Overseas investors sold $542 million more shares than they bought in September, the biggest outflow since June 2013, exchange data show. The U.S. central bank raised its end-2015 median estimate for the fed funds rate by 25 basis points to 1.375 percent this month. Indonesia had $111.2 billion of foreign reserves in August, enough to cover 6.5 months of imports, compared with 11 months for the Philippines, central bank figures show.
“Indonesia remains among the most vulnerable in the region to any risk-off moves due to the foreign-reserves ratio,” said Gundy Cahyadi, an economist at DBS Group Holdings Ltd. in Singapore. “The main thing the market is watching for is the reform prospects under the new government.”
The rupiah declined 4 percent this
month, the most since November, to 12,185 per dollar as of 4:05 p.m. in Jakarta, prices from local banks show. It weakened 0.1 percent today and 2.7 percent this quarter. One-month non-deliverable forwards traded offshore fell 4.4 percent in September and 0.1 percent today to 12,340, data compiled by Bloomberg show. The contracts traded 1.3 percent weaker than the spot rate.
The outgoing parliament passed a bill abolishing direct local elections on Sept. 26, a setback for President-elect Joko Widodo and the parties supporting him as he opposed it. The legislature approved a revised 2015 budget yesterday, without cutting energy subsidies. Widodo, who takes office Oct. 20, has indicated he intends to reduce subsidies.

Fuel Subsidies

“People don’t see the point of another budget revision that doesn’t take into account an impending major adjustment to the most important variable in the budget: fuel prices,” said Wai Ho Leong, a senior regional economist at Barclays Plc in Singapore. “If it does not happen in November, markets will be disappointed.”

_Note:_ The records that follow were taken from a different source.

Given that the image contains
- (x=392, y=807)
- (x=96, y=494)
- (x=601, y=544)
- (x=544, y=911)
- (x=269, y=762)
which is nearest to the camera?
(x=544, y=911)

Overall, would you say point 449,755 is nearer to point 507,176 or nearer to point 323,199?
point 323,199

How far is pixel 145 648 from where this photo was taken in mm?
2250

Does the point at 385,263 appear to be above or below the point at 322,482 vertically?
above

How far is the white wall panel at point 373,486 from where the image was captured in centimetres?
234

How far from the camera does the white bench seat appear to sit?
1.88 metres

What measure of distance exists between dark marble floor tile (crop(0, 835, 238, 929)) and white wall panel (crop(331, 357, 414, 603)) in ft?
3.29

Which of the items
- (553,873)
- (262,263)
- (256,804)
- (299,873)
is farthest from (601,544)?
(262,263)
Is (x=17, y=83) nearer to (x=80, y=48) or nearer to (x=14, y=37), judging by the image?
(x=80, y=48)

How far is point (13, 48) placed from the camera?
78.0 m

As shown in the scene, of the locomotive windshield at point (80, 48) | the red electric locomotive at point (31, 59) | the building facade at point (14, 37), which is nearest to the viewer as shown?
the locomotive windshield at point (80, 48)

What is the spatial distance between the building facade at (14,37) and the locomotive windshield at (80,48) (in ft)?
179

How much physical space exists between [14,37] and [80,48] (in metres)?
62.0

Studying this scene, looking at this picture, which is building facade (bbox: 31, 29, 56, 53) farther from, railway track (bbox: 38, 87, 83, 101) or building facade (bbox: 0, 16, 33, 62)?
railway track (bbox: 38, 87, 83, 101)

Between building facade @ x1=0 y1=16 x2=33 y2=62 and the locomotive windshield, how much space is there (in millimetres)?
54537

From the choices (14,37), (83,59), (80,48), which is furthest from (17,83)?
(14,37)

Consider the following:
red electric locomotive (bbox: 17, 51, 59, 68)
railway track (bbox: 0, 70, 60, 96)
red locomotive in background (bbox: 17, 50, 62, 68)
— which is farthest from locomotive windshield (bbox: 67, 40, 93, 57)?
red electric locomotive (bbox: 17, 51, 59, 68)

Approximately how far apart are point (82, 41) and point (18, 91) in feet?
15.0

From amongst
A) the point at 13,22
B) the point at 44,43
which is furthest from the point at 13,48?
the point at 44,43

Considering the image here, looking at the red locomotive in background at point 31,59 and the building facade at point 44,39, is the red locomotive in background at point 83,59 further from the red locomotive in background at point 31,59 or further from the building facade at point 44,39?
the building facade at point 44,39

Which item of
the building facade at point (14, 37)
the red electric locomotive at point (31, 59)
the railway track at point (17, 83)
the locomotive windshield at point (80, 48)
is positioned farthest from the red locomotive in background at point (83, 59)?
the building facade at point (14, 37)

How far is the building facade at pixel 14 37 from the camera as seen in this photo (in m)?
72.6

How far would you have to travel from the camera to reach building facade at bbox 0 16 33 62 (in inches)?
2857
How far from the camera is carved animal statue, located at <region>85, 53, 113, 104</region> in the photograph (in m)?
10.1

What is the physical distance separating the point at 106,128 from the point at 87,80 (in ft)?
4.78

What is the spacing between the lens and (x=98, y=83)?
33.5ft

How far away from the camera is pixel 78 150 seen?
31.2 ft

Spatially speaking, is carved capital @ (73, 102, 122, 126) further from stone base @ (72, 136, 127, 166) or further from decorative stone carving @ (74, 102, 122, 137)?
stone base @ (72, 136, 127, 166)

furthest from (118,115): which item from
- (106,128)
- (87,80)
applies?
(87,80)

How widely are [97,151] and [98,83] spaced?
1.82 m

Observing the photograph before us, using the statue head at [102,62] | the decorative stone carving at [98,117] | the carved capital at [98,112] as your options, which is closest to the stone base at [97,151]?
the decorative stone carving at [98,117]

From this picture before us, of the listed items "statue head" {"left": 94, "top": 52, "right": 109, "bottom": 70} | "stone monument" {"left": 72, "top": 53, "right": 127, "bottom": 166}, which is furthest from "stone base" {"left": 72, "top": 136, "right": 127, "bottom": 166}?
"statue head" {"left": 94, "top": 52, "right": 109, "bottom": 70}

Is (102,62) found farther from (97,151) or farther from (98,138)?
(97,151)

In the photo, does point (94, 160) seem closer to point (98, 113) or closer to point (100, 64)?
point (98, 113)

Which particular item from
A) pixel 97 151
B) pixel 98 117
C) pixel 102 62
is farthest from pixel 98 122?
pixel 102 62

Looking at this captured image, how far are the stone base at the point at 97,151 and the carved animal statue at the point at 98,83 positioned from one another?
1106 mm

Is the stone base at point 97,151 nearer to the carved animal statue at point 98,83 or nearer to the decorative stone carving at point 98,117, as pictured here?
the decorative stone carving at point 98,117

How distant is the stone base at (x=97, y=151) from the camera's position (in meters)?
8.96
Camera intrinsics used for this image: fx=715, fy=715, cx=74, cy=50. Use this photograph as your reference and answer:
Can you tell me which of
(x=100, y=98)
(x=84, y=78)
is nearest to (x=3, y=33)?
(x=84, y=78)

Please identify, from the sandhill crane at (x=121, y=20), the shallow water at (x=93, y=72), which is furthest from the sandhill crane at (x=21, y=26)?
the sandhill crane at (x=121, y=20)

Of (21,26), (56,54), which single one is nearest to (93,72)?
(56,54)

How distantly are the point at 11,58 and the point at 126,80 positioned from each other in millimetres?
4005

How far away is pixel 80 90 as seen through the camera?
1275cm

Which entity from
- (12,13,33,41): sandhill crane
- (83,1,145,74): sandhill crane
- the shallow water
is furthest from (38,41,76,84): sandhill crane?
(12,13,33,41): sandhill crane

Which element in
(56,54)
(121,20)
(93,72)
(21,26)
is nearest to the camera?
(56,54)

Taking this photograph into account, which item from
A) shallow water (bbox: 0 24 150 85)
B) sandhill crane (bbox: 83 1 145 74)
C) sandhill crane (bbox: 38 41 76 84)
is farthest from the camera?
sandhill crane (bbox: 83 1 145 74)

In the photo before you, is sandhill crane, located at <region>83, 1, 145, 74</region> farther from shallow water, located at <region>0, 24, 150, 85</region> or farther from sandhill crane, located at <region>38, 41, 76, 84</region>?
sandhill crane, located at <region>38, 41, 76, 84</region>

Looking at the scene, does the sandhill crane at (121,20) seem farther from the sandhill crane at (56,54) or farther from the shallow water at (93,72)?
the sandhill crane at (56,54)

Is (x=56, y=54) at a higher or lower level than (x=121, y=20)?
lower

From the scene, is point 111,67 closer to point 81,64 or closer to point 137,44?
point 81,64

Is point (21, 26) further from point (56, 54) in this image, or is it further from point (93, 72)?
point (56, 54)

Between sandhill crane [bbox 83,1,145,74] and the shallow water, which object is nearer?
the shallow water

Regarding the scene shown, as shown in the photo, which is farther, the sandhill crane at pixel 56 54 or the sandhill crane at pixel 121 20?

The central bank set a fixing used to settle the rupiah forwards at 12,212 today, from 11,717 on Aug. 29. One-month implied volatility, a measure of expected currency swings used to price options, jumped 290 basis points this month, the most since August 2013, to 11.46 percent, according to data compiled by Bloomberg.
Sovereign bonds fell this month, with the yield on the 8.375 percent notes due March 2024 rising 34 basis points, or 0.41 percentage point, to 8.50 percent in the biggest increase since January, according to the Inter Dealer Market Association. The yield climbed six basis points today.